### Document

Camille : Mais c’est un peu un pendant de la technique du canard en plastique, tu connais en informatique, où quand tu as un problème, il suffit que tu en parles à n’importe qui, qui n’est pas obligé de répondre, ça peut être un canard en plastique, c’est le simple fait de formuler ton problème qui t’aide à trouver la solution.

Tristan : Exactement !

Camille : En là en fait, ta simple présence nous aide à être hors limites !

Tristan : Très bien.

Erwan : Mis à part ça, le sujet est sérieux.

Camille : La portabilité des données.

Tristan : Ouais, complètement. En fait il faut donner un petit de contexte. Ça vient de la GDPR [General Data Protection Regulation, NdT], du RGPD – Règlement général sur la protection des données – qui est donc un règlement européen.

Erwan : C’est ça. Vu le nom c’était européen !

Tristan : Oui. Et alors, le problème, si tu veux, c’est que c’est un sujet qui peut paraître barbant, mais en fait c’est quand même vachement intéressant. Vous vous souvenez on avait la loi informatique et libertés, en 78, etc., et puis ça a évolué, en 95 ils ont fait un truc européen, c’était un peu compliqué. Et ils se sont décidé à refaire une loi sur les données pour toute l’Europe, avec deux objectifs. Le premier objectif c’était de redonner aux citoyens le contrôle de leurs données personnelles, ce que je trouve est une excellente idée, et c’est pour ça que c’est intéressant. Et pour les entreprises qui trouvaient que c’était quand même très compliqué toutes ces histoires, de simplifier l’ensemble. Donc une loi plus efficace pour les gens et plus simple à appliquer pour les sociétés. Donc c’était quand même bien.

Évidemment ils ont mis des années à nous pondre quelque chose. Ça a été voté en 2016 et le 25 mai 2018, ça rentre en vigueur de façon obligatoire sur l’ensemble de l’Europe. Donc c’est ça qui rend les choses plus simples puisque c’est pareil dans toute l’Europe avec des choses assez étonnantes, c’est que, par exemple, c’est une application dite extraterritoriale. C’est-à-dire que si tu es un citoyen européen, eh bien la GDPR ou le RGPD s’applique aussi aux sociétés hors Europe qui t’offrent un service.

######

▶ **Consigne**
Réécrivez sous forme de liste le paragraphe du document qui commence par « Évidemment ils ont mis des années » en conservant ses faits essentiels. Servez-vous uniquement du document.

### Données du corpus

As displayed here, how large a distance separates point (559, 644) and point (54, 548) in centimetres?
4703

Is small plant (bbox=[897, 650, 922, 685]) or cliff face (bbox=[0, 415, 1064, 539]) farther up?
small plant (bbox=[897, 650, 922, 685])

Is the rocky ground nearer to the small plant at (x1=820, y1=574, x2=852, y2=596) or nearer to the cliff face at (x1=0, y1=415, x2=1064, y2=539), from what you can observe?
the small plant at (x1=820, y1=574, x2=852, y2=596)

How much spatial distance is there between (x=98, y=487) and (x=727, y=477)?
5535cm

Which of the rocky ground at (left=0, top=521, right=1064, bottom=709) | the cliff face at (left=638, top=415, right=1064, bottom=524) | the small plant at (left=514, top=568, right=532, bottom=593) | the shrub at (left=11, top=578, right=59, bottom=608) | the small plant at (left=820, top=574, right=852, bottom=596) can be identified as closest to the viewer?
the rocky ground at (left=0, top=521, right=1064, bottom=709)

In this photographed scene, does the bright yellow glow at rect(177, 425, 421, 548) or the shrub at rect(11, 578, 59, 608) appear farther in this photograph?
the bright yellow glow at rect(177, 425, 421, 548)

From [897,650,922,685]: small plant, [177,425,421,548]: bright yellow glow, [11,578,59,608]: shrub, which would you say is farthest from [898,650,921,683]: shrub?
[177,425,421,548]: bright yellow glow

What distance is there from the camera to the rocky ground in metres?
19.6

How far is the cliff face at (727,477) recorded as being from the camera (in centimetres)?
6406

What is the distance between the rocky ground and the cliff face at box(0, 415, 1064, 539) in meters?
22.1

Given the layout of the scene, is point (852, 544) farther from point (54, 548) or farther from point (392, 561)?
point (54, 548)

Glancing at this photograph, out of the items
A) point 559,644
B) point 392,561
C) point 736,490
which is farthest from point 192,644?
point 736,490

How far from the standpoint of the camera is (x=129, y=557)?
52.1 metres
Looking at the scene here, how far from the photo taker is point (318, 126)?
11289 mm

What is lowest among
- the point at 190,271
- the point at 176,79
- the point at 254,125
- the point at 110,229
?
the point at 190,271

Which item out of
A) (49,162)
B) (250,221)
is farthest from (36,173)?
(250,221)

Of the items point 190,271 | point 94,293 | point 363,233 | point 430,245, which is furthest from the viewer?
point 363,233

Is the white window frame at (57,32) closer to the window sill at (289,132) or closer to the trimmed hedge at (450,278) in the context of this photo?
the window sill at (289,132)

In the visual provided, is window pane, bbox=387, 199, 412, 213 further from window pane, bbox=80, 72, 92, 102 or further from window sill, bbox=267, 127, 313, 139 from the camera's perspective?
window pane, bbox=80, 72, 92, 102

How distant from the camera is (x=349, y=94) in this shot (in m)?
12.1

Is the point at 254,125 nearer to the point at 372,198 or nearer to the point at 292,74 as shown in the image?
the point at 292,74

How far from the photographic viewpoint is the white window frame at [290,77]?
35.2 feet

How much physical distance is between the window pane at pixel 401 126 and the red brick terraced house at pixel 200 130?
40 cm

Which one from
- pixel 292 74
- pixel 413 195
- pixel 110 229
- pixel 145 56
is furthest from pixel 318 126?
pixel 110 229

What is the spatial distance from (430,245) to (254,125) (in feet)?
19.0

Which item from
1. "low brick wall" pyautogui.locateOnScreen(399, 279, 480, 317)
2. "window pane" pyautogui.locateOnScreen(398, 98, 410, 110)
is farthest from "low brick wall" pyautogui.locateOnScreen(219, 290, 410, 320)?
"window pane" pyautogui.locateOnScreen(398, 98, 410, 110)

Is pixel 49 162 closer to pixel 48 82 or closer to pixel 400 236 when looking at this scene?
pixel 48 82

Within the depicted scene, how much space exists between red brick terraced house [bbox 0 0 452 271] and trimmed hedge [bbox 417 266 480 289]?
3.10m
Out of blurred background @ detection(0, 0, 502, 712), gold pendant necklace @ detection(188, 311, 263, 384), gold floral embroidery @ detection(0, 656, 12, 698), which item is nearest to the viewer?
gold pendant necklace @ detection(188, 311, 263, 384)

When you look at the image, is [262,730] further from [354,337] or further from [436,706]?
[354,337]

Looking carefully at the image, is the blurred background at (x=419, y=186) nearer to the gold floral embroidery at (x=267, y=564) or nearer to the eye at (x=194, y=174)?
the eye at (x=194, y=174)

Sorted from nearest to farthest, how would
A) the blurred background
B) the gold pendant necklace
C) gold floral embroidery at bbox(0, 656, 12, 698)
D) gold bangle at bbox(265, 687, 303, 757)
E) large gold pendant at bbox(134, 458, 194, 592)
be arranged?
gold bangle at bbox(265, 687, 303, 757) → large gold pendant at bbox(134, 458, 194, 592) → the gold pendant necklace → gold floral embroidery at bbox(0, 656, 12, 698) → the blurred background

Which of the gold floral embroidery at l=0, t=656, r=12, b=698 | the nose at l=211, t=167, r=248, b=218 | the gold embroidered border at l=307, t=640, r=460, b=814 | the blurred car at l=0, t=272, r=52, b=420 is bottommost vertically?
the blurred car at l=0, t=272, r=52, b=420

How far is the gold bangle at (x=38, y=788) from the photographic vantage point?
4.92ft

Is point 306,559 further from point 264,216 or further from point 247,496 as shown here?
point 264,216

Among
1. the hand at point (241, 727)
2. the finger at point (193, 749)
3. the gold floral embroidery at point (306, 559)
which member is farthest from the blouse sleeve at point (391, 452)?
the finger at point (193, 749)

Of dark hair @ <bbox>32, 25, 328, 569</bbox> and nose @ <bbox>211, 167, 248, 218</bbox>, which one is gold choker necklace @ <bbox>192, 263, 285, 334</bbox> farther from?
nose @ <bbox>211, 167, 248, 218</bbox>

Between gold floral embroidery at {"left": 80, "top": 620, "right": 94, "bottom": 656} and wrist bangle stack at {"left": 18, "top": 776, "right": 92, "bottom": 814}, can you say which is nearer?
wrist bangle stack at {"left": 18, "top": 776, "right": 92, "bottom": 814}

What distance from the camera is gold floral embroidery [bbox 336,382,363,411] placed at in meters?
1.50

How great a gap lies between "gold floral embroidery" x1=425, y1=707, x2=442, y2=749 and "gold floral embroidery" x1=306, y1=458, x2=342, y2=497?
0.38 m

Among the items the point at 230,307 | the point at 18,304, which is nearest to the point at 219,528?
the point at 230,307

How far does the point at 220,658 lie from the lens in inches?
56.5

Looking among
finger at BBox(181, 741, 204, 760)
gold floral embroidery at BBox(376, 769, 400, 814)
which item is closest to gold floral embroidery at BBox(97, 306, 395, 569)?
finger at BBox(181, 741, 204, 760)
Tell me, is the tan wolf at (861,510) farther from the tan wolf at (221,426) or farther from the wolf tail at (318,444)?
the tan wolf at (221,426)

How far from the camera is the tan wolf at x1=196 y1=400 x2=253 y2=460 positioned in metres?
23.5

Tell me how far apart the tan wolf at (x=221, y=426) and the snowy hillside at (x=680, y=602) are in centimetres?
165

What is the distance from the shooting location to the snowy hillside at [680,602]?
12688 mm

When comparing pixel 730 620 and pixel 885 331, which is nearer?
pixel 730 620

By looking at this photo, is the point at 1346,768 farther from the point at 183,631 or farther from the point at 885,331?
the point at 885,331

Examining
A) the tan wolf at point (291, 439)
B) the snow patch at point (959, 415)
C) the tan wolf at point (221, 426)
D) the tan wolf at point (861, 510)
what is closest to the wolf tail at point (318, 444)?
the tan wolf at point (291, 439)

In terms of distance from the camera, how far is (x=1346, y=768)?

######

▶ **Réponse finale**
- L'élaboration du règlement a pris des années.
- Le RGPD a été voté en 2016.
- Il entre en vigueur de façon obligatoire dans toute l'Europe le 25 mai 2018.
- Il est le même dans toute l'Europe, ce qui simplifie les choses.
- Son application est dite extraterritoriale : pour un citoyen européen, il s'applique aussi aux sociétés hors d'Europe qui lui offrent un service.